Beautiful painted trucks near Quetta .
The Indian embassy opens at 10.00 am, but we decided to leave our hotel already at 06.00 am. We heard about the enormous queues and wanted to be sure that we are not the last in the queue. The embassy only operates till noon, and if you are not helped at the time they close, you are fucked. In that case you have to come back again the next day, and try again. We arrive at the embassy at 07.30 am (two and a half hours before they open), and we are not the first. More strongly, the queue was already 50 people long. But we are lucky. It seems that there is a special queue for business people, medical urgencies, diplomats, and thank god, foreigners! The counter still opens only at 10.00 am, but the queue is short. At 11.00 am we are back in the city centre again. We asked the Indian embassy to issue the visa as soon as possible. Normally it will take a week, but they promised us to see if they can issue the visa already this Thursday (after 4 days). In that case we do not have to wait till Monday, August 13th, the day that our Pakistan visa expires. But all depends on the Indian embassy in The Netherlands who have to give their approval for the visa. The only thing we can do right now is to wait.
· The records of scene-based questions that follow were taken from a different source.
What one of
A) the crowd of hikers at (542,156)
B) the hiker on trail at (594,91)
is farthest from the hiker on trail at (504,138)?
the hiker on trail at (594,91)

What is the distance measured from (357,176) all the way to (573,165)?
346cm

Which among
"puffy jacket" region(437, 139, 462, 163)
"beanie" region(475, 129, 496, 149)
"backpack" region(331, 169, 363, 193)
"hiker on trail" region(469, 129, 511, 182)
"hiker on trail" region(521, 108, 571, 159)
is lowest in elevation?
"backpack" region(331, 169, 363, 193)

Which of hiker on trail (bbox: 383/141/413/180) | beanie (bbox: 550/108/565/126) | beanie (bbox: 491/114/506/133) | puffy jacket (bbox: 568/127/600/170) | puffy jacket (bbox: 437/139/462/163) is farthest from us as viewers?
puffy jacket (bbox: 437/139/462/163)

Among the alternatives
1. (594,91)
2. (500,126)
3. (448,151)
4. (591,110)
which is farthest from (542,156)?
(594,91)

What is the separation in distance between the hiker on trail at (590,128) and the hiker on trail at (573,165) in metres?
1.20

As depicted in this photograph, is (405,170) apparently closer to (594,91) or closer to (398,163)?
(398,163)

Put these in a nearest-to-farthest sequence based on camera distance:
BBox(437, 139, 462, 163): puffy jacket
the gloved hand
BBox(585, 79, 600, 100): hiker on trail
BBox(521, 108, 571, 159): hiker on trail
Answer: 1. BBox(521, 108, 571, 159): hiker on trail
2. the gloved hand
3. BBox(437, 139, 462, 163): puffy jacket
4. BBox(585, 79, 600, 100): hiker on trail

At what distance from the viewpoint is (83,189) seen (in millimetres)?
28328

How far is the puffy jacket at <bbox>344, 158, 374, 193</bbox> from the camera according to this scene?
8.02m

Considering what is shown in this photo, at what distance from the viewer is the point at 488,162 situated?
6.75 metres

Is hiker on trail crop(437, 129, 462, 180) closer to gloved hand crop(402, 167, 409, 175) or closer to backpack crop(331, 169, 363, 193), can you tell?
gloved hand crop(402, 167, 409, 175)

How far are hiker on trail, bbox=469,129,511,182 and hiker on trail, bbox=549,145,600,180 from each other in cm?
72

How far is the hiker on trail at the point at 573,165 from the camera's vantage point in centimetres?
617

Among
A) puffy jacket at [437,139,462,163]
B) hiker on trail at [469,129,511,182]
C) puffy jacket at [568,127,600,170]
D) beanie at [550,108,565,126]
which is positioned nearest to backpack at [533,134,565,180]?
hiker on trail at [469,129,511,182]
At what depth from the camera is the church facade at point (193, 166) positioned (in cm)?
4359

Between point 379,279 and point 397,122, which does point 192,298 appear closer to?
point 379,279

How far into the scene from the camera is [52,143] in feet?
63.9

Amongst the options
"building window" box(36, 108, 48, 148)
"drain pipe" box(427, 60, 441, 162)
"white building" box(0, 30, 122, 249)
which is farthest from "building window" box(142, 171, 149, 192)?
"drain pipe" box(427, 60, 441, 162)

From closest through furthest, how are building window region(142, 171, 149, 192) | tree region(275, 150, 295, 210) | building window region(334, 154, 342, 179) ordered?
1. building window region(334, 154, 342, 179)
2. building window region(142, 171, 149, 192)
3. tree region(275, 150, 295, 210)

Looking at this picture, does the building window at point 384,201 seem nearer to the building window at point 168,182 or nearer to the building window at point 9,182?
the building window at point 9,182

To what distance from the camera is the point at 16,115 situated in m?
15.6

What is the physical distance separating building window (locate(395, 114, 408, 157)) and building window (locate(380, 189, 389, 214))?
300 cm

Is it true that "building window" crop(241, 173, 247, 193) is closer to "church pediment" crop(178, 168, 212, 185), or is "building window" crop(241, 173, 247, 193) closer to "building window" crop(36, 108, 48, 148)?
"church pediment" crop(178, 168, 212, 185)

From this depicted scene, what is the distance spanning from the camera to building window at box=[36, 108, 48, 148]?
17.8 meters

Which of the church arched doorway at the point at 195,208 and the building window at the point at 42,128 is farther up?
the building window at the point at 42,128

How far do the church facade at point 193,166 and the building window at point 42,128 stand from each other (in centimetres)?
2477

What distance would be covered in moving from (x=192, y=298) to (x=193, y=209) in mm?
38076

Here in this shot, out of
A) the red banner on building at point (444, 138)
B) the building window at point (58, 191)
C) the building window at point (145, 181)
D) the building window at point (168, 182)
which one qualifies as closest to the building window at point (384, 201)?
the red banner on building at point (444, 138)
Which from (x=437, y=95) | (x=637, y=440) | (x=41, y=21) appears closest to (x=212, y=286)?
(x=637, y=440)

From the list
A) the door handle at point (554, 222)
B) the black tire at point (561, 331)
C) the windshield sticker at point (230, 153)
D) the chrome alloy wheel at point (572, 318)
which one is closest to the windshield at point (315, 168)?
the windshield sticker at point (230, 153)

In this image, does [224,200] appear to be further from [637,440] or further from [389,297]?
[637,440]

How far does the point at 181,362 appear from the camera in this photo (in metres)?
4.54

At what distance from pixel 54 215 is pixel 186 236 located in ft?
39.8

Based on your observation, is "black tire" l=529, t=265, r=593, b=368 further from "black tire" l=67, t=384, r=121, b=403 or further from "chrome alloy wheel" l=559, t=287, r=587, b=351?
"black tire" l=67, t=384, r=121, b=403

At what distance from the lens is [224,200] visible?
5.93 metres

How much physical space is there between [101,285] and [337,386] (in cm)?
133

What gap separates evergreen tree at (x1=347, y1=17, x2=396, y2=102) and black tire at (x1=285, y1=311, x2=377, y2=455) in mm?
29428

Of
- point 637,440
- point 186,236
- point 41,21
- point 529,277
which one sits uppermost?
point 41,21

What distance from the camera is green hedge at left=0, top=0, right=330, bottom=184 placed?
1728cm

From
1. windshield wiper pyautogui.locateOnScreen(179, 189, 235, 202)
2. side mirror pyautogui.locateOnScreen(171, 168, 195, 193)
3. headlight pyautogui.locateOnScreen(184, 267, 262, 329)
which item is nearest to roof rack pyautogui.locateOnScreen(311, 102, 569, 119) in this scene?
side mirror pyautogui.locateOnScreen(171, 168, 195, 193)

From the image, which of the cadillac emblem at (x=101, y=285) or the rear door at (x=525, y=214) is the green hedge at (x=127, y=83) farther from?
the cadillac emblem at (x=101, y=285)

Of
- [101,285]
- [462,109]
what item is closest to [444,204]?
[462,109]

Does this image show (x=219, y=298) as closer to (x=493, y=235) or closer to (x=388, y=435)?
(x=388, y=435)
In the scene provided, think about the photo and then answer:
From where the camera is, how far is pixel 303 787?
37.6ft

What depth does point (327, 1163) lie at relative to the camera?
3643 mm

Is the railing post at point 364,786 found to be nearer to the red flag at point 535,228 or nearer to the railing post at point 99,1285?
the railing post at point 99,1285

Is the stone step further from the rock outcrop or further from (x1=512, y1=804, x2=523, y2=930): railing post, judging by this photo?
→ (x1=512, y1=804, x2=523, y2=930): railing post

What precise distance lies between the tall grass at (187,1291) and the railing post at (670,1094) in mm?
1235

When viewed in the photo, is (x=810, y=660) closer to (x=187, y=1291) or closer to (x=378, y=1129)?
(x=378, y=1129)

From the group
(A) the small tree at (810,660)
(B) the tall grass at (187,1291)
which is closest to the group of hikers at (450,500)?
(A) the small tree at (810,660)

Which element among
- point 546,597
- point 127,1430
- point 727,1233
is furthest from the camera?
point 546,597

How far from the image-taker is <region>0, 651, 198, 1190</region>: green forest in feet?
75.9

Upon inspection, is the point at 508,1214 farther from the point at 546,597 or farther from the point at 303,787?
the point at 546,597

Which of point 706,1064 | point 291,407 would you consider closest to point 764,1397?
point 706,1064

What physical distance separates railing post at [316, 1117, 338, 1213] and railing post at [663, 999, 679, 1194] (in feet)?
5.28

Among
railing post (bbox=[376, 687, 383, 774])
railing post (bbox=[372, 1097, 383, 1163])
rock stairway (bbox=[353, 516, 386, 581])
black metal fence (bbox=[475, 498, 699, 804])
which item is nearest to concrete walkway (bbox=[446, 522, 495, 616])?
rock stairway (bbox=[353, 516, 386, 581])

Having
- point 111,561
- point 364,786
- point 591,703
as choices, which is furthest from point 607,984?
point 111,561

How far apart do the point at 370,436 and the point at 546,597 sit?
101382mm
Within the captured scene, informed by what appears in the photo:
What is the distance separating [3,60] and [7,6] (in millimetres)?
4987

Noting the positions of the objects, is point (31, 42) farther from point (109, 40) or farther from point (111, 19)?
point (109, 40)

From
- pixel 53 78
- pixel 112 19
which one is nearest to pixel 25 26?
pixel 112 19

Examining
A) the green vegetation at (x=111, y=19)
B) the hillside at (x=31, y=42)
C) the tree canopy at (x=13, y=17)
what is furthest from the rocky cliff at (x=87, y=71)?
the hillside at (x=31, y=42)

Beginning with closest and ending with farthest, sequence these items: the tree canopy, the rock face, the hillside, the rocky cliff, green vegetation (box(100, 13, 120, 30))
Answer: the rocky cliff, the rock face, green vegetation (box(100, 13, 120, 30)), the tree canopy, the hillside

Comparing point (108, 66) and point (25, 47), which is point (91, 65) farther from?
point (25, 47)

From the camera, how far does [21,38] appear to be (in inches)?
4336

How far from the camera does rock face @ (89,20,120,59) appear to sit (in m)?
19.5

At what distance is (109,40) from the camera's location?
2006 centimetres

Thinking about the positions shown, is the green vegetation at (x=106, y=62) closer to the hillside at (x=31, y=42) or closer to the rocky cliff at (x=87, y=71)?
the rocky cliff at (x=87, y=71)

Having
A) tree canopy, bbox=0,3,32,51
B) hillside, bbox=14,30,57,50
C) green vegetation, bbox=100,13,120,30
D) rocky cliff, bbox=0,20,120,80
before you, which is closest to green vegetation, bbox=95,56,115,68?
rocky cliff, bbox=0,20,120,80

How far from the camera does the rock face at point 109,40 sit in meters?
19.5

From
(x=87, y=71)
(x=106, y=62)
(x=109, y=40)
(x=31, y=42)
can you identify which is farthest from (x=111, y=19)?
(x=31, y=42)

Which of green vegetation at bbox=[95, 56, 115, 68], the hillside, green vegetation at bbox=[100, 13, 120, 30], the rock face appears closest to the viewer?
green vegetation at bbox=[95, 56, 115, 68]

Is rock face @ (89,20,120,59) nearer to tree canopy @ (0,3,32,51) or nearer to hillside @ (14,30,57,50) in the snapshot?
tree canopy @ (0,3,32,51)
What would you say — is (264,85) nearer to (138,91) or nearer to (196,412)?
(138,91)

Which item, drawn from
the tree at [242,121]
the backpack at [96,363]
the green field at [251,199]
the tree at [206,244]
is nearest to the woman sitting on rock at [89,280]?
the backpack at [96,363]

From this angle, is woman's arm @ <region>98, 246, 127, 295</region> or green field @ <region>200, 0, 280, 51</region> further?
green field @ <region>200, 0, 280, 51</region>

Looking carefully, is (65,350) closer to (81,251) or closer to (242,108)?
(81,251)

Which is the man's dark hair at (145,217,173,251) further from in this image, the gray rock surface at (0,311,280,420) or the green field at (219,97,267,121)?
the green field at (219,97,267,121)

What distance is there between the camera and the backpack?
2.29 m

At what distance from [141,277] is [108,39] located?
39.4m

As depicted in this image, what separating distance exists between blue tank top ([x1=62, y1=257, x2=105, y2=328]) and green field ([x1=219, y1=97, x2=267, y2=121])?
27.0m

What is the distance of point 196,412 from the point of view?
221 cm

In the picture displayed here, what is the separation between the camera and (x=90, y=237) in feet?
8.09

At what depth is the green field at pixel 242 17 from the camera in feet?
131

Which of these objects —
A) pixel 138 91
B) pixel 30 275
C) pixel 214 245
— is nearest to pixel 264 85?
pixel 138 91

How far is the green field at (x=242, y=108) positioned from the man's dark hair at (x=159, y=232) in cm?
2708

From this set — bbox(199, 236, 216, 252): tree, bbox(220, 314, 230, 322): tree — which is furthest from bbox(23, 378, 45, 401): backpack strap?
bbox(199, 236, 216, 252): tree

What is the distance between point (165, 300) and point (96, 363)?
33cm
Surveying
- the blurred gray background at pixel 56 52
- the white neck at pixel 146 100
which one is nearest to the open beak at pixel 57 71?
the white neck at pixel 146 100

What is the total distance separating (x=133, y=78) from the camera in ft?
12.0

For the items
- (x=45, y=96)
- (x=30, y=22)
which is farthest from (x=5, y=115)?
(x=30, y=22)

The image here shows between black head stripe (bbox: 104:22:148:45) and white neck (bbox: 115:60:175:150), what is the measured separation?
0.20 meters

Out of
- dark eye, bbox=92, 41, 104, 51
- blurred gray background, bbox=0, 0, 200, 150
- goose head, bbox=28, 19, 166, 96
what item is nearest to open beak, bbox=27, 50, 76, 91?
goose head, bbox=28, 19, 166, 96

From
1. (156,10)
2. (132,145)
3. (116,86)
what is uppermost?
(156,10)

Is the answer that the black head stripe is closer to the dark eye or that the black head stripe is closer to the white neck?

When we looked for our hotel in Islamabad, we took the safety issue in consideration. We wanted to be away as far as possible from the Red Mosque, but also as close as possible to the Diplomatic enclave. We searched the Internet (map on the website of the BBC) and decided to take a hotel in the G-6 section. The security measures in this section are heavy. When we walked to the PTDC-office yesterday (tourist information), we saw a heavy armed military check post close to the hotel. At the PTDC we heard why. These military check post is part of the cordon that the security forces have placed around the Red Mosque. It seems that our hotel is located 200 metres from the Red Mosque! This means that our research for the best place to stay in Islamabad was not that good, or that the map on the BBC website was not correct. We thought about changing hotels, but decided not to do so. The Red Mosque is completely closed and we have given the address of our present hotel to the Indian embassy, just in case they need more info to issue the visa. It is Wednesday today, so tomorrow we know if we get our visa this week. If we get it, we will be on our way to India on Friday!